■ WHAT THE TASK REQUIRES ■
Every entry below is to be copied word for word, with its pictures removed.

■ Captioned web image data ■

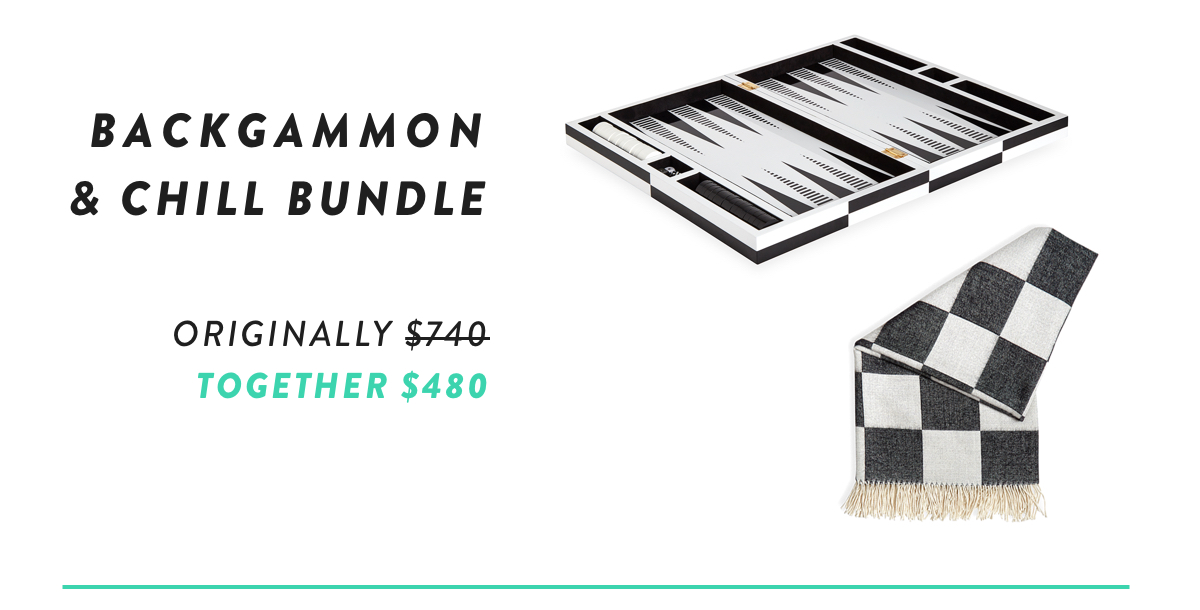 Backgammon with Throw Bundle | Shop Now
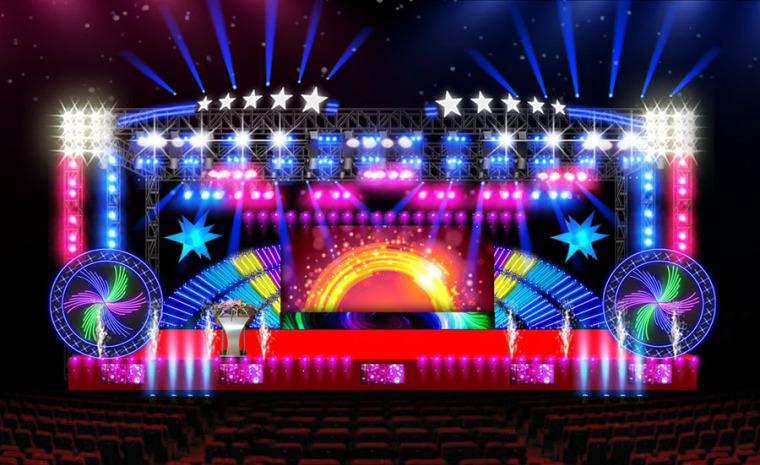 (原创)舞台设计案例效果图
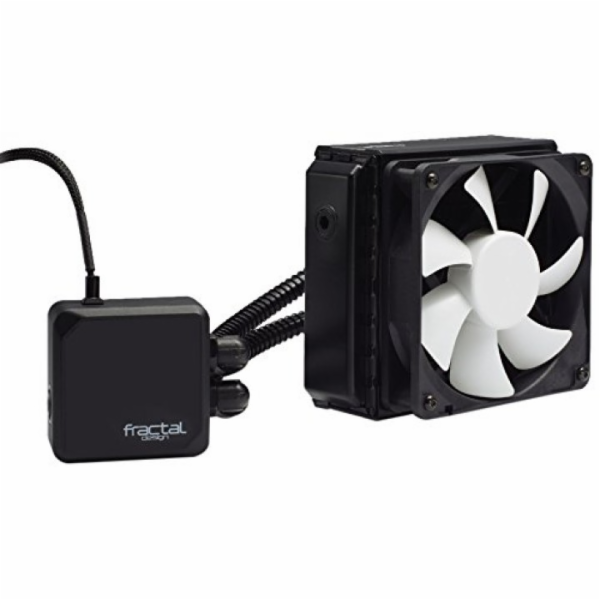 Fractal design T12 CPU watercooling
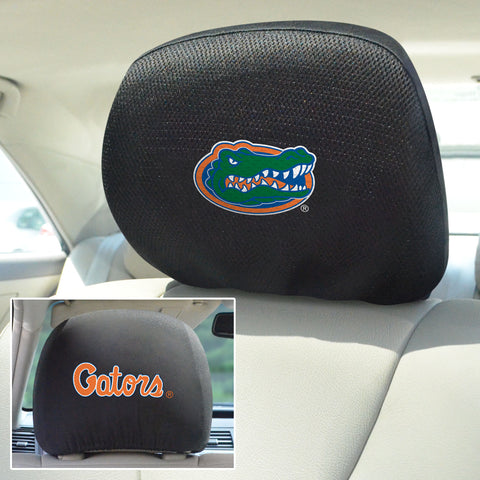 University of Florida Set of 2 Headrest Covers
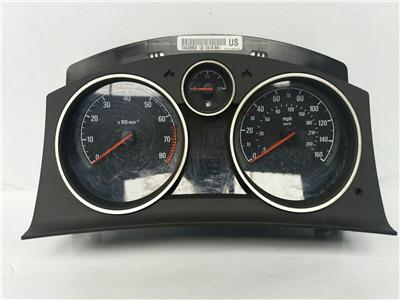 2014 Vauxhall Zafira 2011 On M.P.V. Manual Petrol Speedo Head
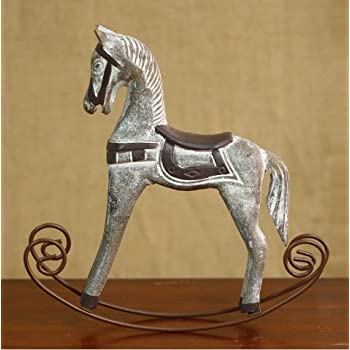 Urtop 1pcs Retro Wooden Crafts Rocking Horse Desk Decor Balance Art Figurines Home
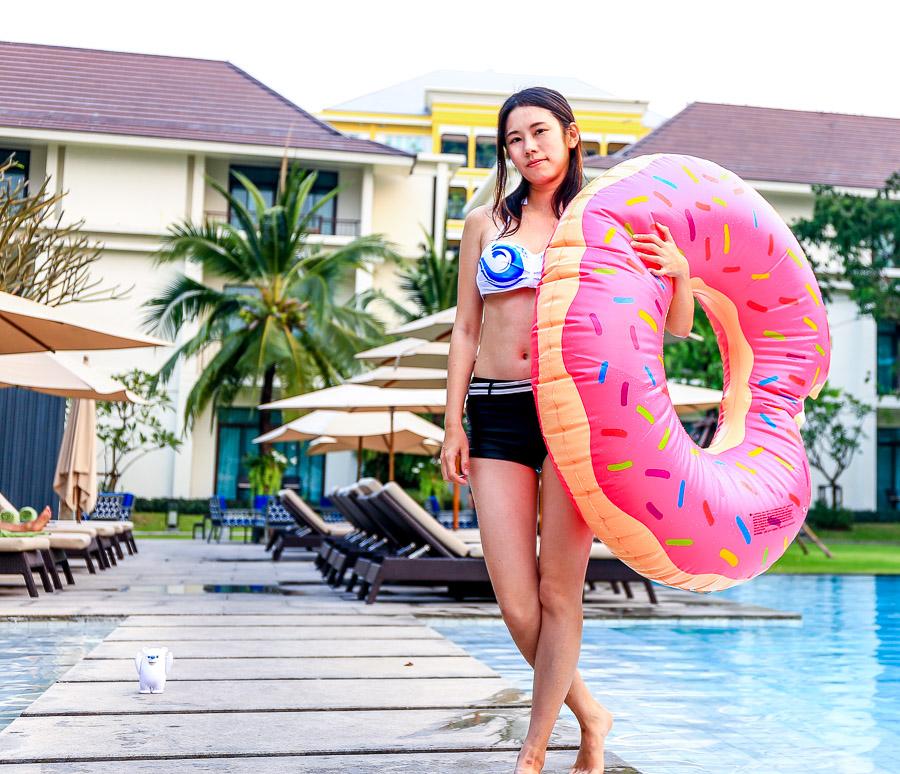 曼谷度假村U Sathorn Bangkok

■ WRITTEN ANSWER ■
 Backgammon with Throw Bundle | Shop Now
 (原创)舞台设计案例效果图
 Fractal design T12 CPU watercooling
 University of Florida Set of 2 Headrest Covers
 2014 Vauxhall Zafira 2011 On M.P.V. Manual Petrol Speedo Head
 Urtop 1pcs Retro Wooden Crafts Rocking Horse Desk Decor Balance Art Figurines Home
 曼谷度假村U Sathorn Bangkok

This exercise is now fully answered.